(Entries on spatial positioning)
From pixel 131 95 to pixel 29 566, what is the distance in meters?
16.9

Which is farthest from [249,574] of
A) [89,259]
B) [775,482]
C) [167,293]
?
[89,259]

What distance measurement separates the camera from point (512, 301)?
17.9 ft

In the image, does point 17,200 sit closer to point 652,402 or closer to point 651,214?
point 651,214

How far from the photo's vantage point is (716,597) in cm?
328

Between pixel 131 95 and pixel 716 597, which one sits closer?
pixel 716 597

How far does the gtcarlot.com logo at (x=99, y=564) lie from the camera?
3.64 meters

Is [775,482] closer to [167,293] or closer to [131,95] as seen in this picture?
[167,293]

● **The task**: Can you give all the records above as a numbered list, leaving out the blank lines?

● **Solution for this problem**:
1. From pixel 131 95 to pixel 29 566, what is the distance in meters?
2. 16.9
3. Which is farthest from [249,574] of
4. A) [89,259]
5. B) [775,482]
6. C) [167,293]
7. ?
8. [89,259]
9. What distance measurement separates the camera from point (512, 301)?
10. 17.9 ft
11. In the image, does point 17,200 sit closer to point 652,402 or closer to point 651,214?
12. point 651,214
13. How far from the photo's vantage point is (716,597) in cm?
14. 328
15. Between pixel 131 95 and pixel 716 597, which one sits closer?
16. pixel 716 597
17. How far does the gtcarlot.com logo at (x=99, y=564) lie from the camera?
18. 3.64 meters
19. Is [775,482] closer to [167,293] or closer to [131,95] as seen in this picture?
20. [167,293]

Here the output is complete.